*** INFORMATION SUPPLIED Section Begins ***

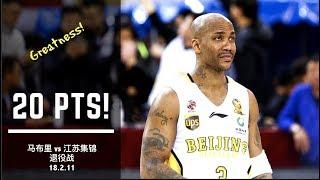 Stephon Marbury (马布里) FINAL GAME 20 pts Highlight + Retirement Ceremony! |退役战20分集锦| 18.2.11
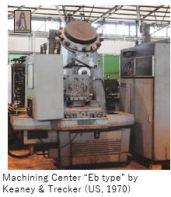 Museum NIT- Machine x18.JPG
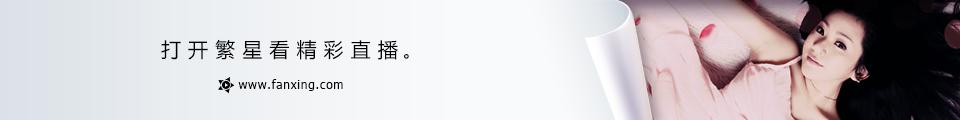 打开繁星看精?#25163;?#25773;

*** INFORMATION SUPPLIED Section Ends ***

__EXERCISE INSTRUCTIONS__
Reproduce the material word for word, minus the images.

__ANSWER BOX__
 Stephon Marbury (马布里) FINAL GAME 20 pts Highlight + Retirement Ceremony! |退役战20分集锦| 18.2.11
 Museum NIT- Machine x18.JPG
 打开繁星看精?#25163;?#25773;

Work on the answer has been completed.